Although these are some valuable insights, more research needs to be done.

The authors of the study wrote that understanding the mechanisms of the continuation and eventual clearance of SARS-CoV-2 viruses would be necessary to provide appropriate treatment and prevent infection, as infectious infections and long-lasting SARS-CoV-2 Occur frequently. His paper.

And yes, this is a single case study, so we cannot make any generalizations about persistent viral shedding in people with other immuno-compromising conditions, or how effective it is as an effective treatment for COVID-19, This study is for the authors.
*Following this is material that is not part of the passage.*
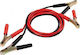Lampa Car Jumper Cables 400A 2.5m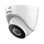 Câmara de segurança Dahua DH-IPC-HDW1230DT-STW-0280B 2MP Wi-Fi Full HD IR 30m IP67 branca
However, it is, “according to the medical research team, the longest case of anyone being actively infected with SARS-CoV-2 is asymptomatic.” She feels that the woman remained contagious for so long because her compromising system never allowed her to react.

“We have seen similar cases with influenza and with Middle East respiratory syndrome, which is also caused by coronovirus,” said Munster. “We hope to see more reports like ours coming in the future.”

With each one, we will definitely learn more about this virus by how long it persists, and what we should do to take care of the most vulnerable people in our communities.

The study was published in the journal Cell.


Leave a Reply

Your email address will not be published.